I left only one or two examples in each for fear of a much too lengthy paragraph (I have studies to finish off, so perhaps my loathing for final exams are vicariously felt through some of the matches I've been watching the past two days) but I do hope my point is made. I can understand most people finding these points contrived, but it is these "contrived" and "asinine" things that prevent me from giving matches the full toot. If I'm too randomly critical, then so be it. I haven't had a match over 4.25 stars, yet (just varying differences in the rating bracket), so maybe I am.

Either way, I just don't understand how this match can be any amounts greater than Brock/Cena (of which I wasn't a fan, but I can see the sheer greatness in it, hence my rating) or Punk/Bryan. The latter being more obvious, considering they somewhat abandoned the E's style for a more technical, indy-circuit one. Sure, it didn't have the big-time impact RoH moves that Davey/Elgin did (for the HELL YEAH factor) but it did everything else better, imo. Just for a marker, I have that on the lower end of my 4.25 rating spectrum.

I see I re-gave Bryan/Punk's other TV-matches the same rating as Elgin/Davey. I'd love to say I'll rewatch this, but I've said that of many matches before I left for my studies. Many matches I know will still get a better rating than this. So, if I can get through those and the long list of matches I've missed then maybe, maybe I'll rewatch this.

Perhaps, like I said, I was too hard on this (due to displaced frustration) but I don't feel happy enough to give this anything more than the same rating I gave to Steen/Generico (4+).
2 Things

A) I do appreciate that you don't just throw snowflakes at matches without logic, or just based on how much of a buzz you get from them. I think there's been a star rating inflation with matches like Taker/HHH getting 4.75-5 stars simply because they go a certain amount of time, and incorporating a base line of brutality. Sometimes it seems like a match going 20+ minutes gets and automatic 3.5 stars, and containing a certain number of spots automatically bumps it up to 4. So I do appreciate your method, even if I don't agree with all of it.
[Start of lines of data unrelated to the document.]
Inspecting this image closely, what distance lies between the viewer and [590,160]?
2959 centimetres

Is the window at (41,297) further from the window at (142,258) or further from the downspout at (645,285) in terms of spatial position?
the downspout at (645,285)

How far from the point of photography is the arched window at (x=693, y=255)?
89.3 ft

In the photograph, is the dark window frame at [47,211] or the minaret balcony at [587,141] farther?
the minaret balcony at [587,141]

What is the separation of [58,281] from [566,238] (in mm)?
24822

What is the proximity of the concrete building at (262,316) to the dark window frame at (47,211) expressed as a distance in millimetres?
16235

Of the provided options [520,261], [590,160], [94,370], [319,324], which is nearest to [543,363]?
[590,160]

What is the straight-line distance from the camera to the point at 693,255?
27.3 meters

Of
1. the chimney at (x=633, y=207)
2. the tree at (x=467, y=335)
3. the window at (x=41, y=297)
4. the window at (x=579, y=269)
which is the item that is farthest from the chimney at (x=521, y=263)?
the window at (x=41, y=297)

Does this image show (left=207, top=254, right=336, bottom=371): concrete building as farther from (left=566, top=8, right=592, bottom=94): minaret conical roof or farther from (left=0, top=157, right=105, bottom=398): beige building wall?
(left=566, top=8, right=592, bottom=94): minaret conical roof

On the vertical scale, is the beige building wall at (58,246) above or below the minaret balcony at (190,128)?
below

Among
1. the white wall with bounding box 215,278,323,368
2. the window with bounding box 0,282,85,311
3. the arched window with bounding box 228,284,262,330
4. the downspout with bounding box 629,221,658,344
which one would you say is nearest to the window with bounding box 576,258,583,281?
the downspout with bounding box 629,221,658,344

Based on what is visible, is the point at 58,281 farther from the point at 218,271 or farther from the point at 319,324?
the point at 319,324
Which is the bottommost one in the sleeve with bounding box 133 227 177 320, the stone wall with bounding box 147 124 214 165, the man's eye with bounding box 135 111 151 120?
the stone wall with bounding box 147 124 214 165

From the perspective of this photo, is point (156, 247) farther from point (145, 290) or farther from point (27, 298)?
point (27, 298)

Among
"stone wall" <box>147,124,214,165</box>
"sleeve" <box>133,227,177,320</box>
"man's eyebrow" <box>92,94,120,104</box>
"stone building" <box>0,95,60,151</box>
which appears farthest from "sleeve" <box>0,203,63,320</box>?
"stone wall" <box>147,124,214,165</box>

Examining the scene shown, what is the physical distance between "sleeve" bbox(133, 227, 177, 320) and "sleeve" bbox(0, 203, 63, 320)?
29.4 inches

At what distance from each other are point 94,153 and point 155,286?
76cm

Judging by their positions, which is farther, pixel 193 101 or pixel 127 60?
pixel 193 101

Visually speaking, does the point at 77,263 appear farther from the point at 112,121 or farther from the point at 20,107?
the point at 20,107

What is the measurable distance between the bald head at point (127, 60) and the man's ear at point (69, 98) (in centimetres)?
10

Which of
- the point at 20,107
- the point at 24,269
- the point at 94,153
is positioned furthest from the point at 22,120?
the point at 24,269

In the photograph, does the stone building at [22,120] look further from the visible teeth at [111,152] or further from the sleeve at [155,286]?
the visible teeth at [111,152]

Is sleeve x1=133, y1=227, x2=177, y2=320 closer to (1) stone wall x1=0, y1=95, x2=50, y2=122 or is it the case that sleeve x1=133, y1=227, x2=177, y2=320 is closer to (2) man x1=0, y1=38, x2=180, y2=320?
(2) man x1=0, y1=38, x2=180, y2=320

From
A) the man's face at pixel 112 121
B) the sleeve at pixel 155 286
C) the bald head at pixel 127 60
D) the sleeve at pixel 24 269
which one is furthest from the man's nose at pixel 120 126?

B) Your point of selling the fear is valid, but I think you might be expecting a bit much. I like to point to the Danielson/KENTA match for this. Danielson (yes I'm using his old name) was injured, and still could do a number of moves with his legit injured shoulder. I know that selling is based on what the audience expects, and therefore selling to communicate to the audience is more important than "realism", but I think there's a lot of leeway in here. You brought up Punk not selling on getting Bryan in the fireman's carry (at least I believe that's what you were referencing)but I think Punk did a lot of selling the ribs throughout, so I was ok with it. He was slower on climbing the turn buckles etc. Same with Bryan and selling the leg. He brings it out at certain points to remind the audience that he does actually have a leg thing, and that he can only overcome it with an adrenaline burst (like he gets near the end of the match). A lot of people said that Bryan wasn't selling the leg properly, but sometimes I wonder if they were expecting Bryan to not be able to use the leg at all.